**Work order**
From the first line to the last, restate every record word for word, leaving out the pictures.

[Short web captions]
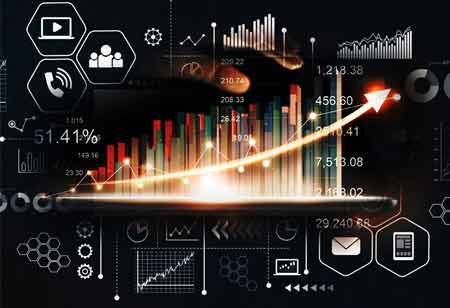 Video Technologies: Revolutionizing Operations in Government Agencies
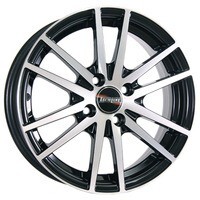 Tech Line 535 BD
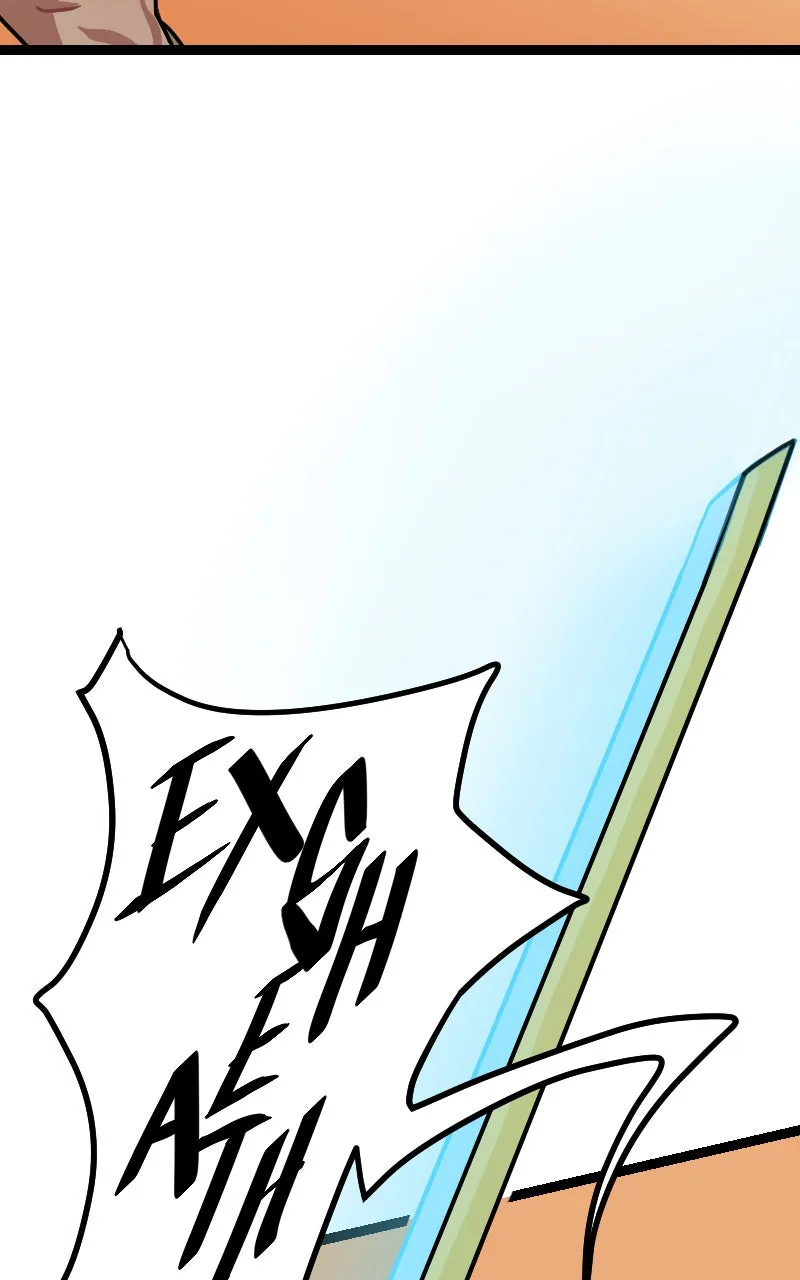 Branching Out Chapter 29 page 5 - 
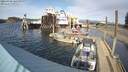 ./images/quadra/hbidock/20220306/hbidock20220306_145500M.jpg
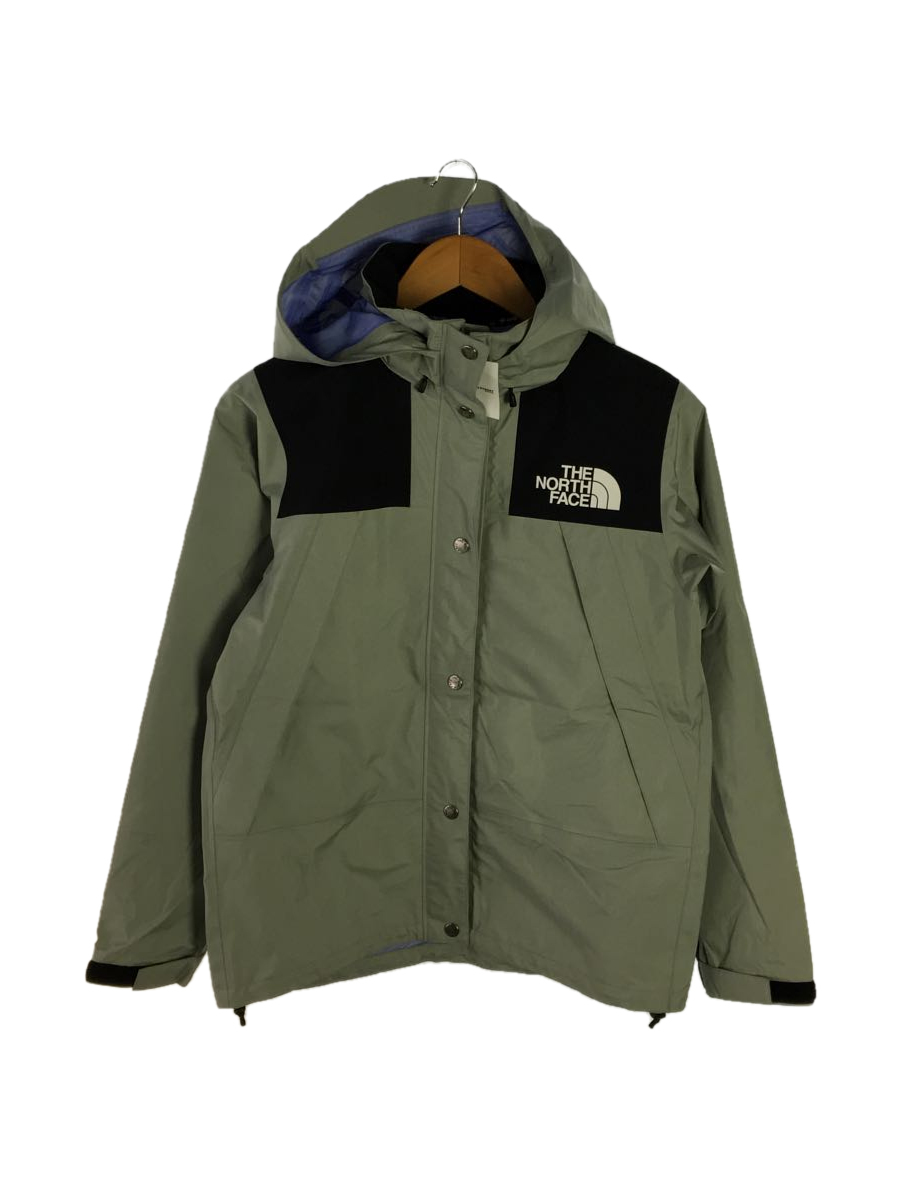 THE NORTH FACE◇MOUNTAIN RAINTEX JACKET/M/ナイロン lp2m.ustjogja.ac.id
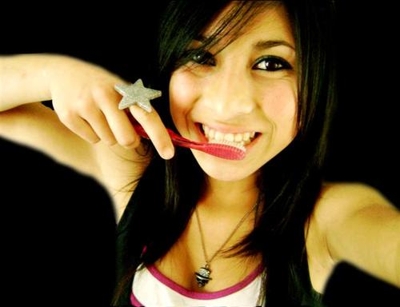 yessy salazar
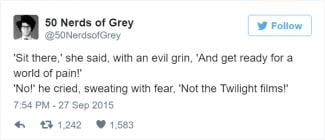 styles medium public images blog posts Adam Dupuis 2016 04 28 50 shades of grey parody tweets 50 nerds of grey 34 571f22f321e2b 700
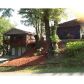 3331 E First Street, Blue Ridge, GA 30513 ID:3424511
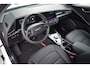 Kia e-Niro EV DynamicPlusLine 64.8 kWh | Cruise Control Adaptief | Navigatie | Camera | Schuifdak | Leder | Stoel+StuurVerw. | Tot 10Jr. Kia-Garantie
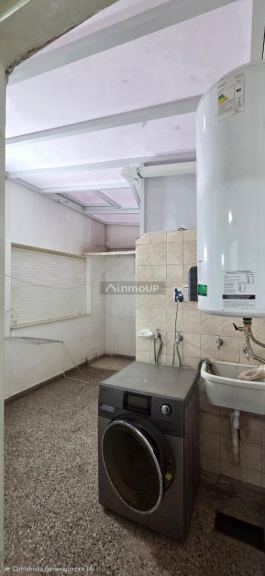 Departamento en Venta en Barracas, Capital Federal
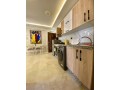 bel-appartement-moderne-a-gueliz-bon-emplacement-small-5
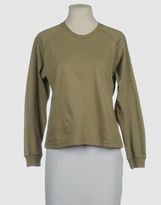 Thumbnail for your product : Champion Long sleeve t-shirt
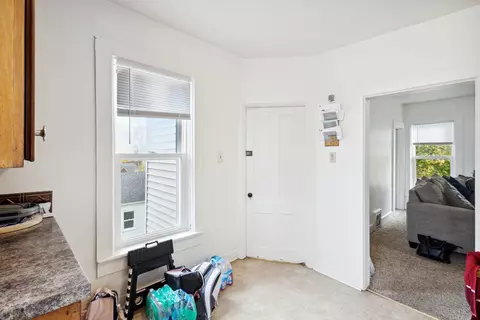 820 N Morrison Ave, Appleton, WI 54911 photo 21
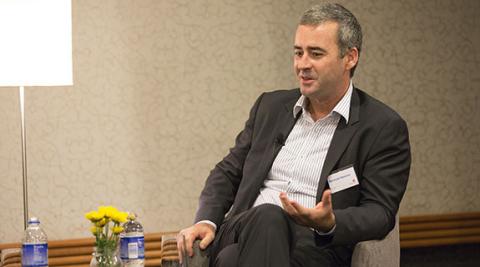 Former iiNet boss joins Yatango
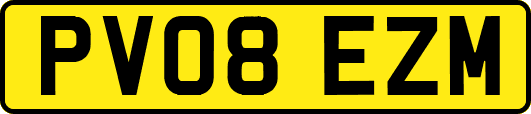 PV08EZM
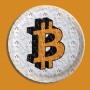 icon Bitcoin Pool - Cloud Mining (Bitcoin Havuzu için Çözüm Yolu - Bulut Madencilik
)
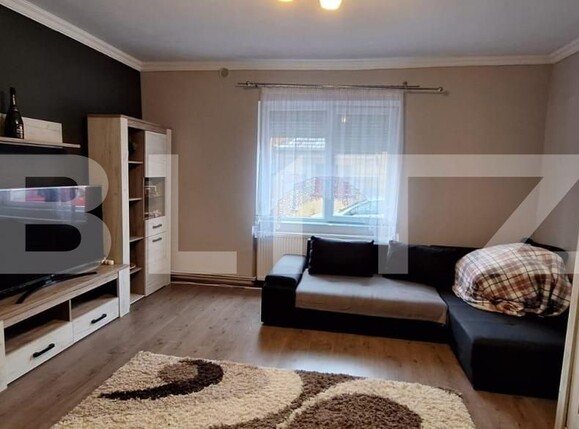 Casa de vânzare 2 camere Semicentral - 139895CV | BLITZ Satu Mare | Poza1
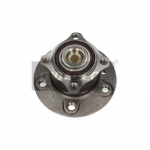 Rato guolio komplektas MAXGEAR 33-0708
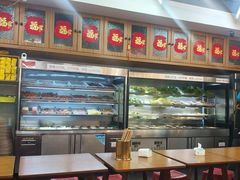 -脑馋粉儿(三里屯店)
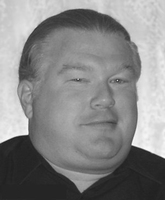 Ward ShrakeƬ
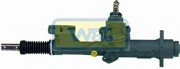 Рейка рулевая AAU005 WAT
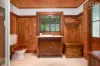 280 Heaton Road, Quorrobolong, NSW 2325-Image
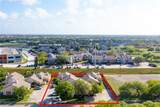 6205 Wilderock Drive - Photo 3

**Exercise answer**
 Video Technologies: Revolutionizing Operations in Government Agencies
 Tech Line 535 BD
 Branching Out Chapter 29 page 5 - 
 ./images/quadra/hbidock/20220306/hbidock20220306_145500M.jpg
 THE NORTH FACE◇MOUNTAIN RAINTEX JACKET/M/ナイロン lp2m.ustjogja.ac.id
 yessy salazar
 styles medium public images blog posts Adam Dupuis 2016 04 28 50 shades of grey parody tweets 50 nerds of grey 34 571f22f321e2b 700
 3331 E First Street, Blue Ridge, GA 30513 ID:3424511
 Kia e-Niro EV DynamicPlusLine 64.8 kWh | Cruise Control Adaptief | Navigatie | Camera | Schuifdak | Leder | Stoel+StuurVerw. | Tot 10Jr. Kia-Garantie
 Departamento en Venta en Barracas, Capital Federal
 bel-appartement-moderne-a-gueliz-bon-emplacement-small-5
 Thumbnail for your product : Champion Long sleeve t-shirt
 820 N Morrison Ave, Appleton, WI 54911 photo 21
 Former iiNet boss joins Yatango
 PV08EZM
 icon Bitcoin Pool - Cloud Mining (Bitcoin Havuzu için Çözüm Yolu - Bulut Madencilik
)
 Casa de vânzare 2 camere Semicentral - 139895CV | BLITZ Satu Mare | Poza1
 Rato guolio komplektas MAXGEAR 33-0708
 -脑馋粉儿(三里屯店)
 Ward ShrakeƬ
 Рейка рулевая AAU005 WAT
 280 Heaton Road, Quorrobolong, NSW 2325-Image
 6205 Wilderock Drive - Photo 3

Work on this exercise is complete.